Outra forma de avaliarmos o movimento de reprecificação é através do acompanhamento dos retornos do IMA-S. Esse índice, calculado pela Anbima, é composto pelo estoque de todas as LFTs que existem no mercado e reflete a evolução dessa carteira hipotética marcada a mercado (ou seja, refletindo as condições do mercado a cada momento).
No ano, esse indicador já acumula uma alta de 2,03%, representado uma rentabilidade de 91,4% da taxa Selic, que está em paridade com o CDI:
Resumindo: a desvalorização da LFT, ou Tesouro Selic, é consequência da maior percepção de risco fiscal no Brasil, o que levou os investidores a pedirem mais prêmio no megaleilão realizado recentemente. No entanto, o efeito sobre os títulos é mínimo, de cerca de 0,2% e tende à estabilização.
O que esperar?
Caso não ocorra nenhum outro evento que impacte o balanço fiscal além do esperado, a nossa percepção é de convergência para um patamar de preços, com diferença de rentabilidades entre a LTN (título prefixado do Tesouro Nacional) e LFT mais estreita e uma estabilidade no prêmio demandado pelo mercado.
O que fazer?
Esse movimento de remarcação nas LFTs foi pontual e esse instrumento permanece como uma boa referência para aplicações conservadoras do mercado.

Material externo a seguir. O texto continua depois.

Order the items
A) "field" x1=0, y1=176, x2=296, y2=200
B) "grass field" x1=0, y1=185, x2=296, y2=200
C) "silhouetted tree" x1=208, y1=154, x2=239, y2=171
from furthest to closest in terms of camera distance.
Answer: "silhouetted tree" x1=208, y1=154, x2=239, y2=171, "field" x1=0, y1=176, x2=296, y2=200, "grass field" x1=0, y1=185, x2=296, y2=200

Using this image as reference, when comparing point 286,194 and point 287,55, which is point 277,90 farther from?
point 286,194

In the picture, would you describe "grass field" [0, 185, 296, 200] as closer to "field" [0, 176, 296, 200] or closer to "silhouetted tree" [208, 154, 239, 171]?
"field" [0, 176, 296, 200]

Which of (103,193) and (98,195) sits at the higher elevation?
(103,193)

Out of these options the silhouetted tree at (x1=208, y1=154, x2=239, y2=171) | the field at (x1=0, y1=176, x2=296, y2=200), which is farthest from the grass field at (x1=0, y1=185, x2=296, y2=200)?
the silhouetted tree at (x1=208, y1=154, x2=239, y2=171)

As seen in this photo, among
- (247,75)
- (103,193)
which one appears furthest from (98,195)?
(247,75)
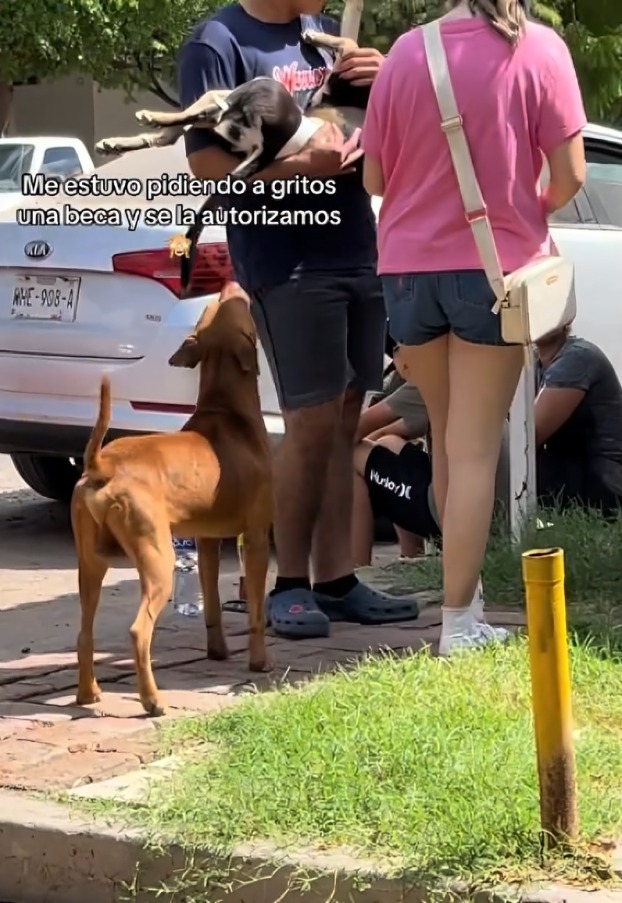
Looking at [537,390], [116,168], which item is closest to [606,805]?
[537,390]

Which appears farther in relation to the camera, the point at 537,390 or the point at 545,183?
the point at 537,390

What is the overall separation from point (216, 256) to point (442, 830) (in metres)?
3.93

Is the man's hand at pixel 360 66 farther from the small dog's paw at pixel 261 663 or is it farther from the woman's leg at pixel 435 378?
the small dog's paw at pixel 261 663

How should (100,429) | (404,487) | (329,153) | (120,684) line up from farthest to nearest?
(404,487)
(329,153)
(120,684)
(100,429)

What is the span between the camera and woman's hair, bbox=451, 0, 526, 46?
4352 millimetres

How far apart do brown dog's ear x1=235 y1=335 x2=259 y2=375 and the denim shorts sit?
0.51 metres

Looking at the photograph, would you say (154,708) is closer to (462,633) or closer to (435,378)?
(462,633)

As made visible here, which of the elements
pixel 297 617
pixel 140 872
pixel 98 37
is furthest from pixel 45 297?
pixel 98 37

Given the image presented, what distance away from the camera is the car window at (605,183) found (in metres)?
7.97

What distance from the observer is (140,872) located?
3332mm

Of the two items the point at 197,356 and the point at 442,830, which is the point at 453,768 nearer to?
the point at 442,830

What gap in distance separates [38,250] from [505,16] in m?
3.28

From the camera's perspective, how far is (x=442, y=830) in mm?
3188

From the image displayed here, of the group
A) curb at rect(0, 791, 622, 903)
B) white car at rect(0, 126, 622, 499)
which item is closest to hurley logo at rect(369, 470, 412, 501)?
white car at rect(0, 126, 622, 499)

Vale destacar que ao olharmos um movimento mais recente, em uma janela mais curta, o efeito parece muito relevante. Já quando o olhamos em prazo mais longo, a variação passa praticamente despercebida. É importante termos isso em mente para não tomarmos decisões irracionais.

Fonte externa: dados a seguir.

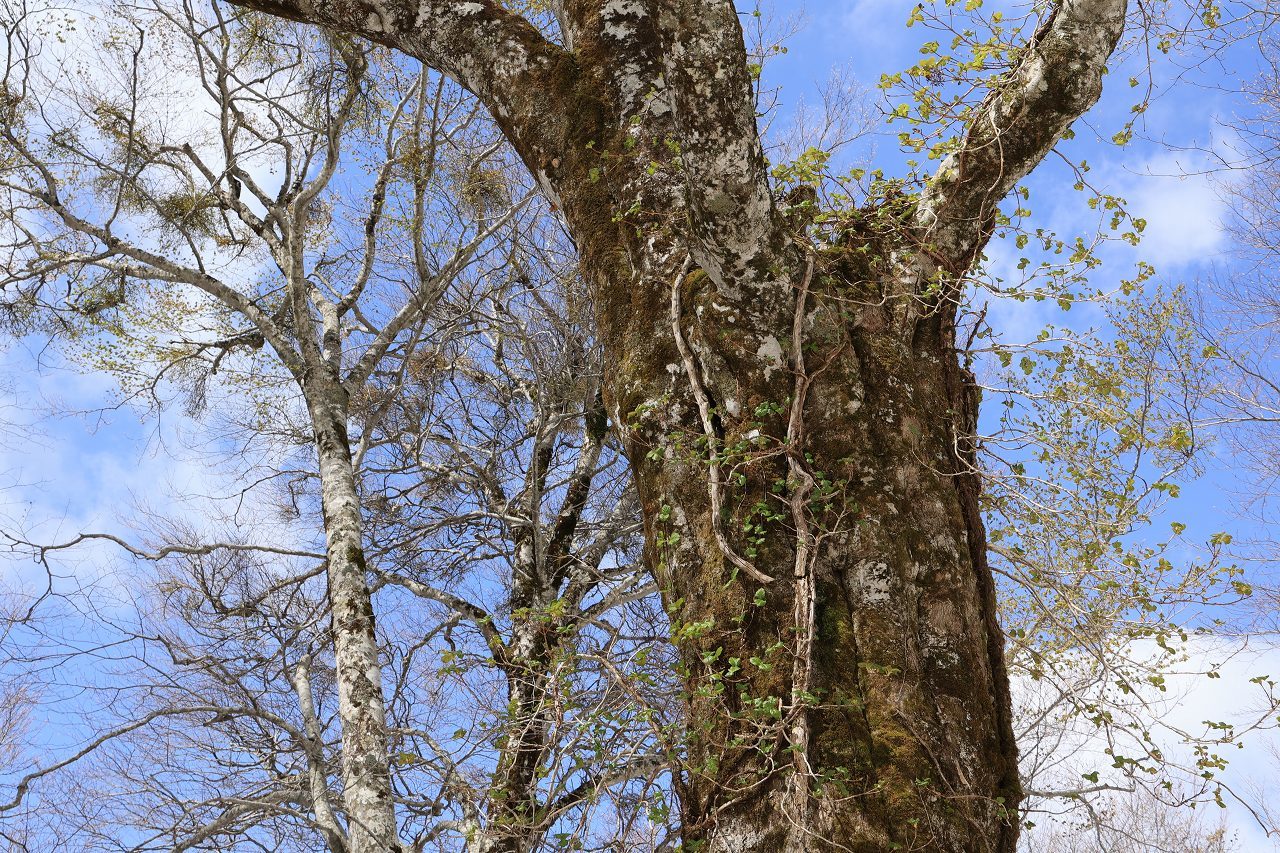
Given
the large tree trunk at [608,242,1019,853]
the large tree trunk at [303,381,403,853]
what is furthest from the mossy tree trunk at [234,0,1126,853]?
the large tree trunk at [303,381,403,853]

Em razão disso, continuamos enxergando as aplicações em Tesouro Selic como uma boa alternativa para reserva de emergência. O risco de crédito do título continua sendo o mais baixo do mercado e a liquidez diária significa que o resgate pode ser realizado a qualquer momento.

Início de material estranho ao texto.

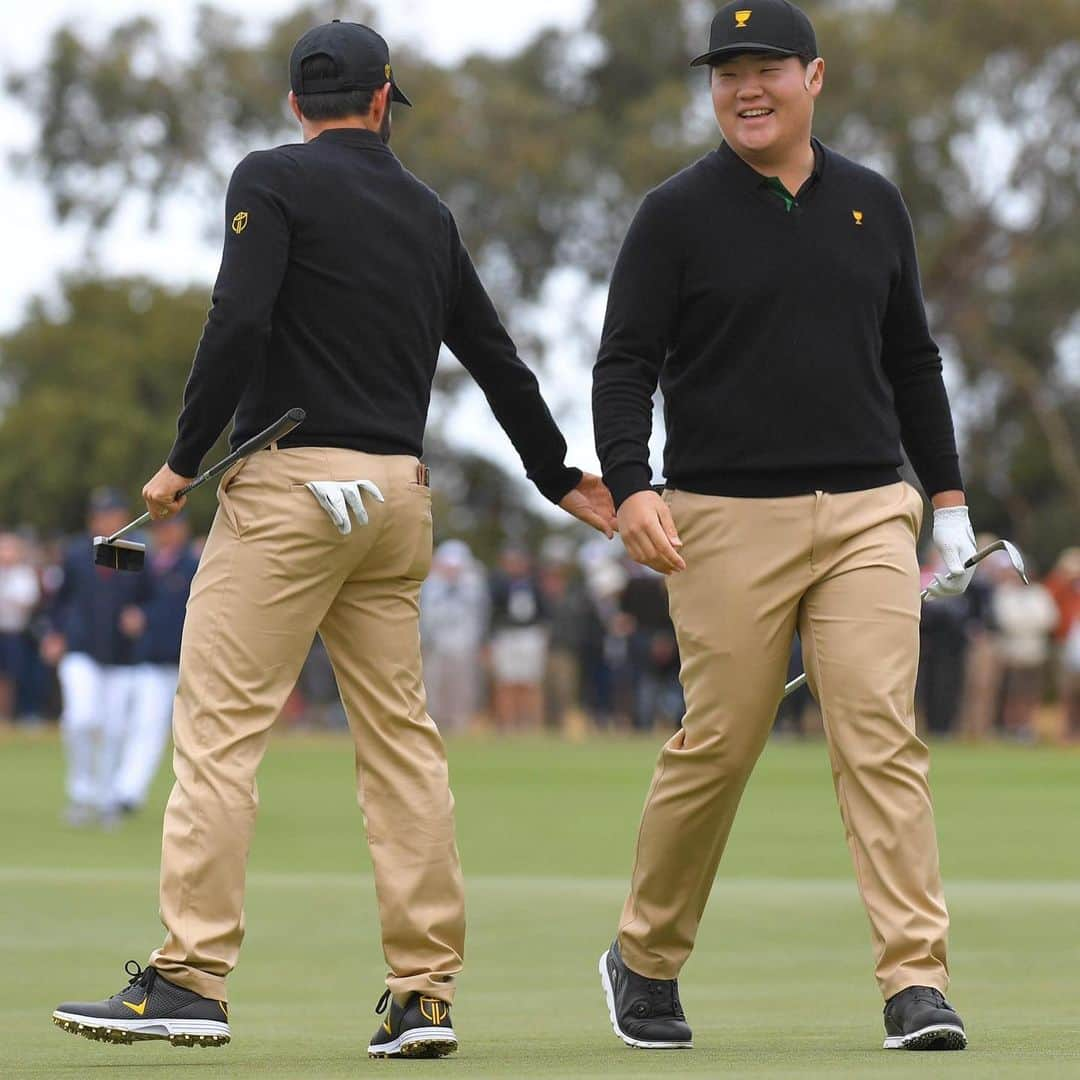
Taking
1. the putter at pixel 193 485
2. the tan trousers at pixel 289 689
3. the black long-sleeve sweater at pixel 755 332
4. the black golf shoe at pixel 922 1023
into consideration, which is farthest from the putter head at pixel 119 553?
the black golf shoe at pixel 922 1023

As distorções recentes podem ter causado estranhamento, mas, como mencionado, foi um caso pontual. Além disso, o efeito para o “pequeno investidor”, ou seja, nós, pessoa física, é muito pequeno (cerca de 0,2% na data do presente artigo – 23/09) e i) só tem efeito de perda em caso de venda do ativo; e ii) o efeito de queda é temporário – com o tempo, o título retornará ao seu comportamento normal e voltará a valorizar, como já ocorreu outras vezes.